**Requirement:**
The required output is the line that contains "Does stone block" plus every line after it in the listing below, copied exactly as it appears.

------ Provided entries ------

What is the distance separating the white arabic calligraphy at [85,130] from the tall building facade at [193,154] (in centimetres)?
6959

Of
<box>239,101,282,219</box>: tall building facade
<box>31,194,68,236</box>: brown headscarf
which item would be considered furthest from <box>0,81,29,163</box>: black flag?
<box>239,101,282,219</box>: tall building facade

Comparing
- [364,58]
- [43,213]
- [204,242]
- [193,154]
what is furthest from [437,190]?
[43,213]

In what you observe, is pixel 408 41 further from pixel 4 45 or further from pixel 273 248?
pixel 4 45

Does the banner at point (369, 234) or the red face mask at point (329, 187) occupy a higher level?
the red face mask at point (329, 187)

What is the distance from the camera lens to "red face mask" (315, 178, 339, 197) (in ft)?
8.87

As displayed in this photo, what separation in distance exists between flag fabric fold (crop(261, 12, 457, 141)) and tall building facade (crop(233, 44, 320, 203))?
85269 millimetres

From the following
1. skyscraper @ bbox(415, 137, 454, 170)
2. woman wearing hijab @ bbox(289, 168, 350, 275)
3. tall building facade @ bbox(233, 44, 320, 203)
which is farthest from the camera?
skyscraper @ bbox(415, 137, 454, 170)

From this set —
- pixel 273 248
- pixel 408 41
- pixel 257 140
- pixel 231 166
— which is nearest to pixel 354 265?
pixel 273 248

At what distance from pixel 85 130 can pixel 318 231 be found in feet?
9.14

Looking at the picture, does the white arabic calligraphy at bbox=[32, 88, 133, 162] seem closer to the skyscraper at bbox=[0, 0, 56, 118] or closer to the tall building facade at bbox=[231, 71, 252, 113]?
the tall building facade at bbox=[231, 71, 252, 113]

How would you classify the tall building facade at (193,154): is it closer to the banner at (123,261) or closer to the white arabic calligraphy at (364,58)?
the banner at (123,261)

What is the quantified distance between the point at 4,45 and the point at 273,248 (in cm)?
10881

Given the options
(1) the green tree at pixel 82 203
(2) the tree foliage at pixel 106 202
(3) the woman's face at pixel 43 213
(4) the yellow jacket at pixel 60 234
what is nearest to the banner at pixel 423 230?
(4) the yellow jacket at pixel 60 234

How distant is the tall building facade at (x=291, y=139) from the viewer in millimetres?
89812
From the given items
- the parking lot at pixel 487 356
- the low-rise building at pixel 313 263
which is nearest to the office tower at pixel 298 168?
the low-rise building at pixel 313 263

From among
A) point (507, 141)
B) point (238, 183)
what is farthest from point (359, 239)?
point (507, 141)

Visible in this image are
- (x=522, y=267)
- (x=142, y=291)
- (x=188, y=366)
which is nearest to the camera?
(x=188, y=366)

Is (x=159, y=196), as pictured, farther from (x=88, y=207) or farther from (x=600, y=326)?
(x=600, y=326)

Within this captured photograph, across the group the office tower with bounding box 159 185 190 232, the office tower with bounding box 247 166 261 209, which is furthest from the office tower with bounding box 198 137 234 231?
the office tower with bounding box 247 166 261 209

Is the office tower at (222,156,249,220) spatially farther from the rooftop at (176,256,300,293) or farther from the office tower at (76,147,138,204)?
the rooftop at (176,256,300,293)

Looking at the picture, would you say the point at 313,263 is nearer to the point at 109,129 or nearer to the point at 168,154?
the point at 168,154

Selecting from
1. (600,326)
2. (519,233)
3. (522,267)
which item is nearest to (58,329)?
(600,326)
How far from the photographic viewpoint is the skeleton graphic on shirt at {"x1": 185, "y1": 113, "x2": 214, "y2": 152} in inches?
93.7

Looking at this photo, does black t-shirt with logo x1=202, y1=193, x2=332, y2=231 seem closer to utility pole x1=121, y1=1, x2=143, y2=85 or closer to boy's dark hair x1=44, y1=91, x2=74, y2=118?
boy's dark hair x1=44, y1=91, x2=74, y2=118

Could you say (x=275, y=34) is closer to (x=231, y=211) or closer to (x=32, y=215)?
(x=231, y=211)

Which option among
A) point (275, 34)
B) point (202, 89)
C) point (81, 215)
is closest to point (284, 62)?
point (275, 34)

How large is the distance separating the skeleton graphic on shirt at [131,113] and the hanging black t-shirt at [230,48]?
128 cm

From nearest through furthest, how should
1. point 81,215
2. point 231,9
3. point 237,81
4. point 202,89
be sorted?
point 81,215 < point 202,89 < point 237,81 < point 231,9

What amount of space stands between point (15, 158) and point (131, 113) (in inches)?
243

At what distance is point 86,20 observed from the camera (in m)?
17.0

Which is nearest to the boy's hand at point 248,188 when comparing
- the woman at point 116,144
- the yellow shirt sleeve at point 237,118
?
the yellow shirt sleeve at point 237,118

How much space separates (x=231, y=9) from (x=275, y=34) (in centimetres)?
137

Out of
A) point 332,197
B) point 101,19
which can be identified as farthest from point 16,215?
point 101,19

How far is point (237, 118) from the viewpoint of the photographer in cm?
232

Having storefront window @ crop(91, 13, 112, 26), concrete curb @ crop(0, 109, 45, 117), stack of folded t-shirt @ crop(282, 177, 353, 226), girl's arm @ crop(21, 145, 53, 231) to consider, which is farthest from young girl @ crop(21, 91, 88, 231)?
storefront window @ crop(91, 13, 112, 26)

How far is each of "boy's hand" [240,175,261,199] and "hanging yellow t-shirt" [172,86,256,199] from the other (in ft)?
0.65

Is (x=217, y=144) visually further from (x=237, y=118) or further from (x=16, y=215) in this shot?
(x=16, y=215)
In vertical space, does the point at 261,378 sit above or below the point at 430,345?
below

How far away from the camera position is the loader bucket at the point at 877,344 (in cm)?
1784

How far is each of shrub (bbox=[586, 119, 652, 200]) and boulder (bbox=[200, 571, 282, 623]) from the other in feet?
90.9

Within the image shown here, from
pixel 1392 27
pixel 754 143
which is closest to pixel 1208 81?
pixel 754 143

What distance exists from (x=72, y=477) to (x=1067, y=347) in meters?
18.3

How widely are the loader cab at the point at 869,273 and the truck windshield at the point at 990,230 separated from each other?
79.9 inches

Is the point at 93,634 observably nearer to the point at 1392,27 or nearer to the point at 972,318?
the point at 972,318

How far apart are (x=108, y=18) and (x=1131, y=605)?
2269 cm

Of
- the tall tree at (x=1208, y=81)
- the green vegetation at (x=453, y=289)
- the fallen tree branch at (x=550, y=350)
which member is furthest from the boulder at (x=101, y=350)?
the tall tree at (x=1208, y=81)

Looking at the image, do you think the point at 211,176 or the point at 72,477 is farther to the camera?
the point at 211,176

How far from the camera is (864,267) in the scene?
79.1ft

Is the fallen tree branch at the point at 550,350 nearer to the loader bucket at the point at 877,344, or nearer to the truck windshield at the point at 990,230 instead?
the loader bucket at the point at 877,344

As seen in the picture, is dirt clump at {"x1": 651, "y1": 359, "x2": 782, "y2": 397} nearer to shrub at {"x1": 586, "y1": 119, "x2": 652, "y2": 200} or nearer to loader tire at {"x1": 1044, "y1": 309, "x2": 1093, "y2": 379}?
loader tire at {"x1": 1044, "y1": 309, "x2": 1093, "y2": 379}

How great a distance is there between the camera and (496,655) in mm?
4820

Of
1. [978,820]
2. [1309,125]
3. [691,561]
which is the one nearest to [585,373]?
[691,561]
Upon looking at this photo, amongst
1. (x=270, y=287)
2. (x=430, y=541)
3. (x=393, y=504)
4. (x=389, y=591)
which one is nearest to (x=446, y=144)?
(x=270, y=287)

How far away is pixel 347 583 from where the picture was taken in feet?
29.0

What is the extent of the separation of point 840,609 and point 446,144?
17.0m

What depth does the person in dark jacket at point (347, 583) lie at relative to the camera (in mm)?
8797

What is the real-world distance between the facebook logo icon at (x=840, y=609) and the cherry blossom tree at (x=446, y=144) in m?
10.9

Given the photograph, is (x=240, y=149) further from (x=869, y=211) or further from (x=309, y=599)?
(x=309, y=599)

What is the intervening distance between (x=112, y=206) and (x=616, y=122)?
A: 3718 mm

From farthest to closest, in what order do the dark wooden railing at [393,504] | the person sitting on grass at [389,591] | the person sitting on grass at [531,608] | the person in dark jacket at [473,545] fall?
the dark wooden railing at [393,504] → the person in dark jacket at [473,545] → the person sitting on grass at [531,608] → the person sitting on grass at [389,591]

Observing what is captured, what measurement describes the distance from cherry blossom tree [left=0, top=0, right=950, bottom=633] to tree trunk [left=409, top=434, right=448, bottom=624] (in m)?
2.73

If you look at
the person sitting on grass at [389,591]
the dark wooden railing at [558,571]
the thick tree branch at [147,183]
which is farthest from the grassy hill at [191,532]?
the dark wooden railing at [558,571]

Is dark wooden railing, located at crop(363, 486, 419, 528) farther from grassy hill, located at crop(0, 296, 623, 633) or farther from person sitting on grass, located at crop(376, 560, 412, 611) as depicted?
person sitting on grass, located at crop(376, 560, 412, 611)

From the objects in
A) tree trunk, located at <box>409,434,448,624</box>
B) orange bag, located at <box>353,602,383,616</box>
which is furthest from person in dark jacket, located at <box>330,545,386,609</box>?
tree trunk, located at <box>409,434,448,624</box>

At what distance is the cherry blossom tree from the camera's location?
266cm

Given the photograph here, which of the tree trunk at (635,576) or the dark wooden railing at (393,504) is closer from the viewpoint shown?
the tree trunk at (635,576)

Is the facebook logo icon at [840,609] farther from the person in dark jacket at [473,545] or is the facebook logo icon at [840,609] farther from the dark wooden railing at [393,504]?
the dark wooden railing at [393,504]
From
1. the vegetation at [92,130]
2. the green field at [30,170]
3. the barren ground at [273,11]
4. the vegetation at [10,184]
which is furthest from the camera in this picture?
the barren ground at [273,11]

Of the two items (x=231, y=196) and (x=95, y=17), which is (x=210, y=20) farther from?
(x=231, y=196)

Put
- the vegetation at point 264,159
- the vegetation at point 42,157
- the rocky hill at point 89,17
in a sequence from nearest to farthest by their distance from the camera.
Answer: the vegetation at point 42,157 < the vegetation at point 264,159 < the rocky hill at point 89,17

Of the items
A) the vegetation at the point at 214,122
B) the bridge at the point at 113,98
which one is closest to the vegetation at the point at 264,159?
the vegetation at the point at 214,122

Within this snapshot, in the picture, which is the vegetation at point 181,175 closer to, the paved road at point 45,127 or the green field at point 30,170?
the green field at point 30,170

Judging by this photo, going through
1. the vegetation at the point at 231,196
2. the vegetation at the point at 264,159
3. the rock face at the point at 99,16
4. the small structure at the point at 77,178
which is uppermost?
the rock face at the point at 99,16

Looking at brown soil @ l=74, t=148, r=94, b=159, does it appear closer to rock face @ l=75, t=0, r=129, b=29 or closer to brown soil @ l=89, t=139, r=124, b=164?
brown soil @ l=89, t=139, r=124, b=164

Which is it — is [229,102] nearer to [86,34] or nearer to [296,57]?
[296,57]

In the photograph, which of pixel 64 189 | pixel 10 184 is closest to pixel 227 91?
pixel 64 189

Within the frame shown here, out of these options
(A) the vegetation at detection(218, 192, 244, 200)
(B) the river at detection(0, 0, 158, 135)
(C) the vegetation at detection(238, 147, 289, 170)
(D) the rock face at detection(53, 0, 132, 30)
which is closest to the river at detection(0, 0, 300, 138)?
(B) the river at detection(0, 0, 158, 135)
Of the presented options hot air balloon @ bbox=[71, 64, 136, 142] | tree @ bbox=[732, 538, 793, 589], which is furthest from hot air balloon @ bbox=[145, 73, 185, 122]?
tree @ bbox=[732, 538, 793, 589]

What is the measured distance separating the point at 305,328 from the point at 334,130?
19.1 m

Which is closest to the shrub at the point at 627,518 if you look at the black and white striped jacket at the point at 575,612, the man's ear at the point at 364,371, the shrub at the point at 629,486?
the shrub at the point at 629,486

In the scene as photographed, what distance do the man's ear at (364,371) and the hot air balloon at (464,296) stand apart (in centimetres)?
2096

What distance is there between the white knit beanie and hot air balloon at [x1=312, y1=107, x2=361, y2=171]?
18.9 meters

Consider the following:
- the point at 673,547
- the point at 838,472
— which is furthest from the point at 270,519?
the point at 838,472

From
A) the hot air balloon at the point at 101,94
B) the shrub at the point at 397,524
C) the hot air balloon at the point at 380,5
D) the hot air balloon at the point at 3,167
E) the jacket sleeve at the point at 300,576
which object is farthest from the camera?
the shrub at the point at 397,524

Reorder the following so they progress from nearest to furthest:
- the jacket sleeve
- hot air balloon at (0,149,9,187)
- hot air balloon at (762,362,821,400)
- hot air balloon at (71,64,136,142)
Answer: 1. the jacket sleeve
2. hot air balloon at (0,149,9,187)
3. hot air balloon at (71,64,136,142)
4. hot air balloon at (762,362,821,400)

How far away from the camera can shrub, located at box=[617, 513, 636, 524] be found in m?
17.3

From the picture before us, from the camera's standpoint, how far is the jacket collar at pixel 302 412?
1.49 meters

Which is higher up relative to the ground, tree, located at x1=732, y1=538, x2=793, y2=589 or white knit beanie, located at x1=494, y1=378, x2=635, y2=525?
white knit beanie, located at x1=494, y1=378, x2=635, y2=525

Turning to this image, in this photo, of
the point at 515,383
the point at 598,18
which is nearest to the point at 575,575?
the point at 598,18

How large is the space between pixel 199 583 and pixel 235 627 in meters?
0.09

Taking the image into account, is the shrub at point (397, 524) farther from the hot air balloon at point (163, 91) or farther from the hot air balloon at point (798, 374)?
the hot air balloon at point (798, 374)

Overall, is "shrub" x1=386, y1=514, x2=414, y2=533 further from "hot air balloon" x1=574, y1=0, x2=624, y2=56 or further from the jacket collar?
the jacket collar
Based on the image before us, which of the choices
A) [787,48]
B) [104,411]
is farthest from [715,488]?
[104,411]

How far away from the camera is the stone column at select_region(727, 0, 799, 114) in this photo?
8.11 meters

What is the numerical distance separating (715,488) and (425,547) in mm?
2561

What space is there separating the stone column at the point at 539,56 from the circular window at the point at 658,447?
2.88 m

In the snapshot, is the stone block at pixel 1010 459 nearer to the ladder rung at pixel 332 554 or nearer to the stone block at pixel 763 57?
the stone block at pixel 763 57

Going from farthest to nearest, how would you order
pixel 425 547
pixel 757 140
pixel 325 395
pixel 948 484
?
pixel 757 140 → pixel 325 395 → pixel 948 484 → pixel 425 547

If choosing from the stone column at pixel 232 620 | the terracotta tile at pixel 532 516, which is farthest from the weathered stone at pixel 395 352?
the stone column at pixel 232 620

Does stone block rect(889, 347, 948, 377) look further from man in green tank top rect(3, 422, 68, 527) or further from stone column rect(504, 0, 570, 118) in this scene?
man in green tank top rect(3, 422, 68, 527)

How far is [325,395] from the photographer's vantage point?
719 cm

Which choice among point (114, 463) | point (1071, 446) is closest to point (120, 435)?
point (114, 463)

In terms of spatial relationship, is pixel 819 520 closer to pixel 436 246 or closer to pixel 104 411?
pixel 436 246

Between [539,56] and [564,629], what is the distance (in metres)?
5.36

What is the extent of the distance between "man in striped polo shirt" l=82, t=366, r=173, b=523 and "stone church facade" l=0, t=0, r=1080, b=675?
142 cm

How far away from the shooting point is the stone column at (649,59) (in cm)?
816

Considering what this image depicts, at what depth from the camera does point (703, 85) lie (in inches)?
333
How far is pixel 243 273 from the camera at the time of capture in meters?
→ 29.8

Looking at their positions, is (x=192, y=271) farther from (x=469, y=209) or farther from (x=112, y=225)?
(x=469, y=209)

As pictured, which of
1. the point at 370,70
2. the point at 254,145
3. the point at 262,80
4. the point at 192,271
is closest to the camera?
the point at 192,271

------

**Response below:**
Does stone block rect(889, 347, 948, 377) look further from man in green tank top rect(3, 422, 68, 527) or further from stone column rect(504, 0, 570, 118) in this scene?
man in green tank top rect(3, 422, 68, 527)

How far is [325,395] from the photographer's vantage point?
719 cm

Which choice among point (114, 463) | point (1071, 446) is closest to point (120, 435)?
point (114, 463)

In terms of spatial relationship, is pixel 819 520 closer to pixel 436 246 or closer to pixel 104 411?
pixel 436 246

Between [539,56] and [564,629], what is the distance (in metres)?
5.36

What is the extent of the distance between "man in striped polo shirt" l=82, t=366, r=173, b=523 and "stone church facade" l=0, t=0, r=1080, b=675?
142 cm

How far away from the shooting point is the stone column at (649,59) (in cm)?
816

Considering what this image depicts, at what depth from the camera does point (703, 85) lie (in inches)?
333
How far is pixel 243 273 from the camera at the time of capture in meters?
→ 29.8

Looking at their positions, is (x=192, y=271) farther from (x=469, y=209) or farther from (x=112, y=225)?
(x=469, y=209)

As pictured, which of
1. the point at 370,70
2. the point at 254,145
3. the point at 262,80
4. the point at 192,271
is closest to the camera?
the point at 192,271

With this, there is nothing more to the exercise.